Il y a treize ans, j’étais membre d’Option citoyenne, un mouvement politique qui rassemblait des milliers de personnes. Un mouvement fondé dans la foulée de la publication de «Bien commun recherché», écrit par mon amie Françoise David.
Après une tournée dans toutes les régions du Québec, après la vente de milliers de livres, nous nous sommes réunis à Québec. Nous étions enthousiastes, motivés, déterminés à faire avancer des idées de gauche, féministes, écologistes. À Québec, à l’automne 2004, nous avons adopté une plate-forme qui reflétait nos valeurs et décidé d’entreprendre une réflexion collective sur la question nationale. Nous avons aussi convenu de débattre avec l’Union des forces progressistes pour une éventuelle fusion. Car nous savions que la gauche, pour avancer, devait se donner une alternative politique rassembleuse, crédible, efficace, porteuse d’espoir.

Durant un an, nous avons discuté entre nous, mais aussi avec les militants et militantes de l’UFP. Des deux côtés, il y avait des réticences. Quand j’y repense maintenant, je ne peux m’empêcher de sourire. L’UFP nous trouvait un peu trop réformistes. Plusieurs des camarades de cette organisation n’aimaient pas trop notre façon d’animer des soirées, de chanter ensemble, vous savez… notre côté communautaire!

Durant un an, nous avons discuté entre nous, mais aussi avec les militants et militantes de l’UFP. Des deux côtés, il y avait des réticences. Quand j’y repense maintenant, je ne peux m’empêcher de sourire.

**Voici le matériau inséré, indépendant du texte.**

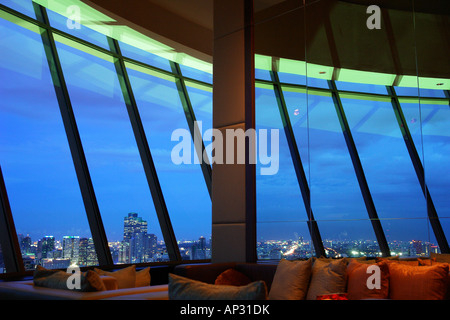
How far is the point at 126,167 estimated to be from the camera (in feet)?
22.2

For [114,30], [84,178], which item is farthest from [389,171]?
[114,30]

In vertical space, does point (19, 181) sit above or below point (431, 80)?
A: below

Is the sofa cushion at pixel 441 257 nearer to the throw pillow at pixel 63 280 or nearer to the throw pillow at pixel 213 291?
the throw pillow at pixel 213 291

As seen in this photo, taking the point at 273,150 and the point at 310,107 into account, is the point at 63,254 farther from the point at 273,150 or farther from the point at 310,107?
the point at 310,107

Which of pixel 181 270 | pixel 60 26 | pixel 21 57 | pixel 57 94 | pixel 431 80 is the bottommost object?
pixel 181 270

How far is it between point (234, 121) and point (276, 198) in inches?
42.0

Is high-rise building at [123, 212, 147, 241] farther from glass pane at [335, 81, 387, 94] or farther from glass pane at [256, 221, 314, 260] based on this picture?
glass pane at [335, 81, 387, 94]

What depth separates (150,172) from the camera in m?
7.00

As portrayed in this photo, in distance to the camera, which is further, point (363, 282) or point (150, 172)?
point (150, 172)

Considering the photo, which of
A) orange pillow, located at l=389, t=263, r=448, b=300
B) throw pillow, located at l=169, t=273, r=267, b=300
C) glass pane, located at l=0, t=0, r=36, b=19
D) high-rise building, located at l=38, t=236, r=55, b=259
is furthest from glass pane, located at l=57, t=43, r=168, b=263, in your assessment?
throw pillow, located at l=169, t=273, r=267, b=300

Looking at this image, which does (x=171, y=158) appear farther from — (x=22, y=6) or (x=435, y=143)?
(x=435, y=143)

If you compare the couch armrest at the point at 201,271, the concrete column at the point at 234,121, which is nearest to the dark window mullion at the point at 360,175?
the concrete column at the point at 234,121

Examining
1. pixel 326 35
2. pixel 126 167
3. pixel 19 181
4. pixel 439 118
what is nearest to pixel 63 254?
pixel 19 181
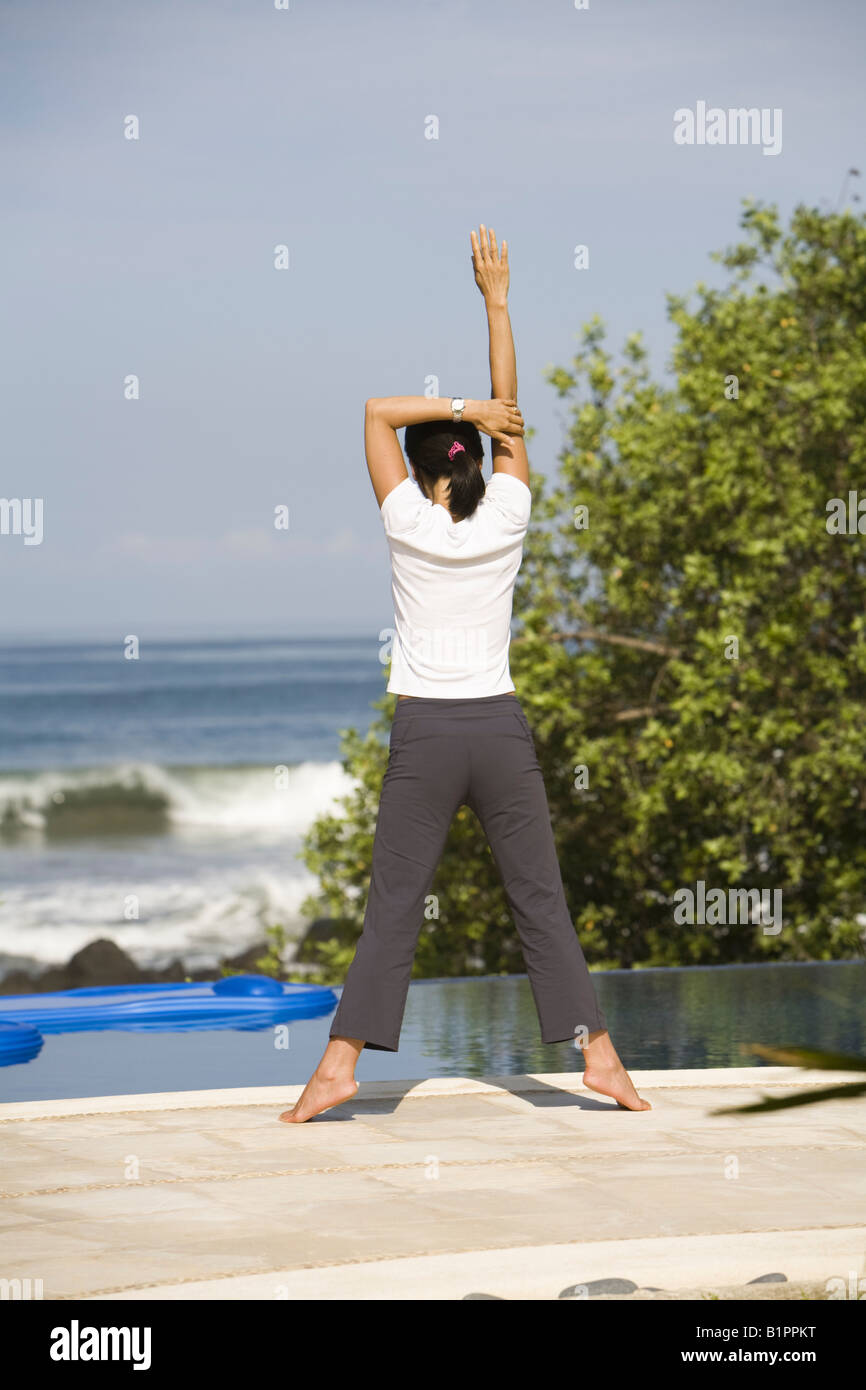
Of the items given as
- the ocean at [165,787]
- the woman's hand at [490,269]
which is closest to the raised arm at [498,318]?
the woman's hand at [490,269]

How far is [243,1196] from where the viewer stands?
3666mm

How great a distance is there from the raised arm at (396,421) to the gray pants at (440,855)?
589 mm

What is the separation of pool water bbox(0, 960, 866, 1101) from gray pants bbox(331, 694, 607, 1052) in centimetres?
59

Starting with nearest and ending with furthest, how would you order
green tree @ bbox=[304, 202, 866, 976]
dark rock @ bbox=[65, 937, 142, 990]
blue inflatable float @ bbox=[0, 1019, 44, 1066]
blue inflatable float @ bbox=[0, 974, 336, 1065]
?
1. blue inflatable float @ bbox=[0, 1019, 44, 1066]
2. blue inflatable float @ bbox=[0, 974, 336, 1065]
3. green tree @ bbox=[304, 202, 866, 976]
4. dark rock @ bbox=[65, 937, 142, 990]

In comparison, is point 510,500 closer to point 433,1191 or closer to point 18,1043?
point 433,1191

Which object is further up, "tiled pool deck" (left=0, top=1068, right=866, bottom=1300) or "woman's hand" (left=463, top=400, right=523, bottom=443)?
"woman's hand" (left=463, top=400, right=523, bottom=443)

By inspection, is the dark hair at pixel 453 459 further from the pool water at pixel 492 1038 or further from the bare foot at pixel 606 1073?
the pool water at pixel 492 1038

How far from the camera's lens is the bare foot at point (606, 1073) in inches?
175

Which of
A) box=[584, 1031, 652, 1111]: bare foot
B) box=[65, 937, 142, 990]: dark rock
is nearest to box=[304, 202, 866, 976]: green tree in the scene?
box=[584, 1031, 652, 1111]: bare foot

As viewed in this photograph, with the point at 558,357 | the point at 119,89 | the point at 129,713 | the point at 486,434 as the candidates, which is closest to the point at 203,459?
the point at 129,713

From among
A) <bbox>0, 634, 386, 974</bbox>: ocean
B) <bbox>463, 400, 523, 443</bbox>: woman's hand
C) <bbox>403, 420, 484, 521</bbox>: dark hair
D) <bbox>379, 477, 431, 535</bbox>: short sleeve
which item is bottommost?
<bbox>0, 634, 386, 974</bbox>: ocean

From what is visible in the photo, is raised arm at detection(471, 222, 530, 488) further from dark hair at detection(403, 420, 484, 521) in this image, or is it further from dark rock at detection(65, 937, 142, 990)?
dark rock at detection(65, 937, 142, 990)

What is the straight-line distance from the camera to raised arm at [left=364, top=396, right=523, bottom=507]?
4402mm

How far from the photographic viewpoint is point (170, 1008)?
6477 mm
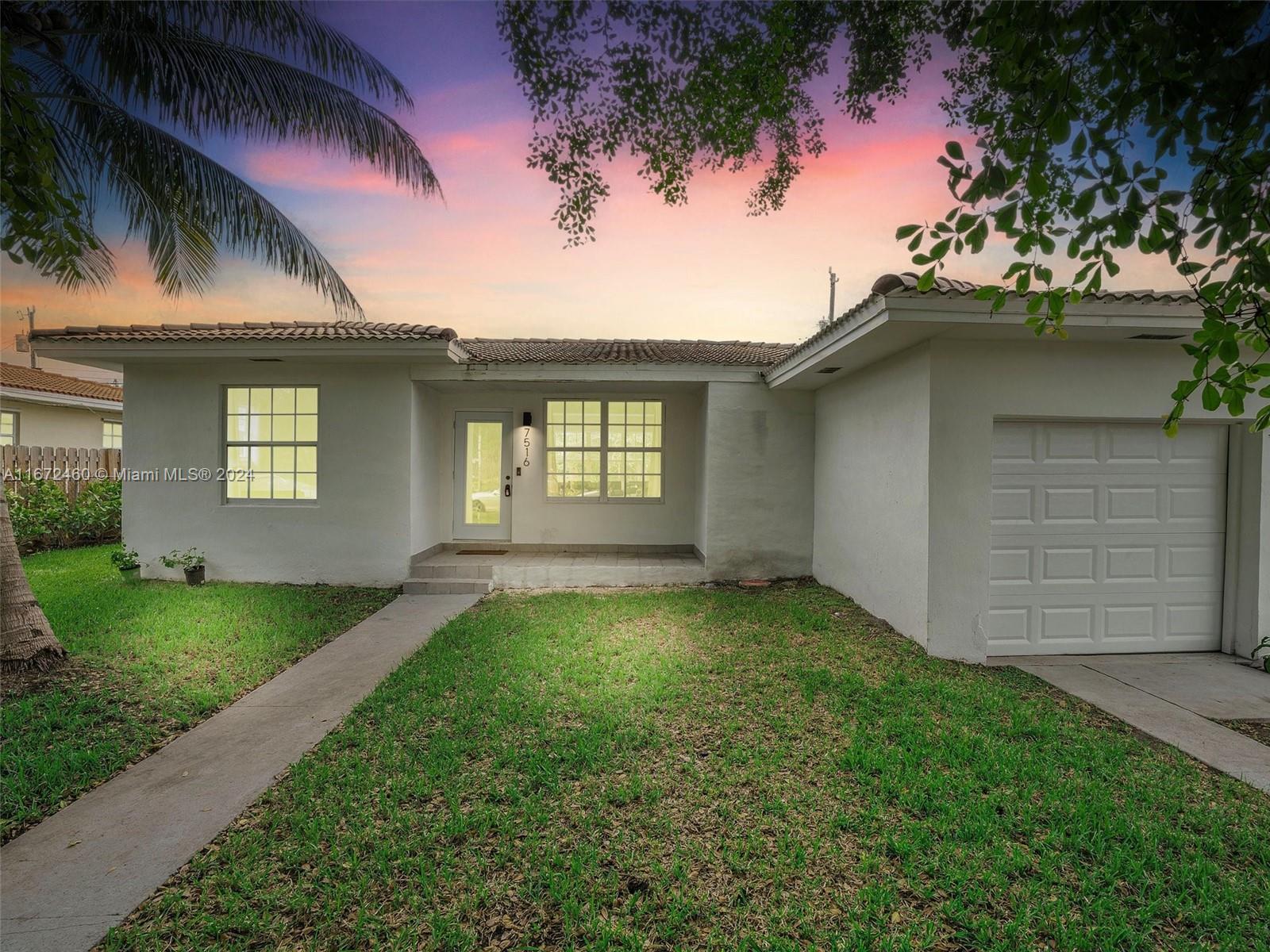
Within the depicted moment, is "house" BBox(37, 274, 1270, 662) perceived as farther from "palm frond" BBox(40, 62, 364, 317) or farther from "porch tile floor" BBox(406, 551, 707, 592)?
"palm frond" BBox(40, 62, 364, 317)

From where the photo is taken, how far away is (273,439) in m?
7.97

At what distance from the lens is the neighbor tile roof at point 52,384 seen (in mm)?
11875

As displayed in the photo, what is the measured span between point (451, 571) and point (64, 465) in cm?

Et de notre côté, on les trouvait un peu trop dogmatiques, utilisant un langage qui faisait parfois penser aux anciens marxistes-léninistes, trop sérieux. Et pourtant…
Après plusieurs mois de discussions, nous avons décidé de fusionner. À Option citoyenne, notre réflexion collective sur l’avenir politique du Québec, menée avec respect et patience, nous avait conduits à appuyer l’idée du pays. Un pays de projets. Nous avions aussi appris à côtoyer les militantes et militants de l’UFP et nous avions fait des découvertes : il y avait bien des féministes à l’UFP! Et elles rêvaient de la fusion pour renforcer leurs points de vue et leurs revendications. Nous avions aussi compris qu’au-delà du langage utilisé, plein de militantes et militants, sincères et généreux, portaient les mêmes rêves que nous pour le Québec.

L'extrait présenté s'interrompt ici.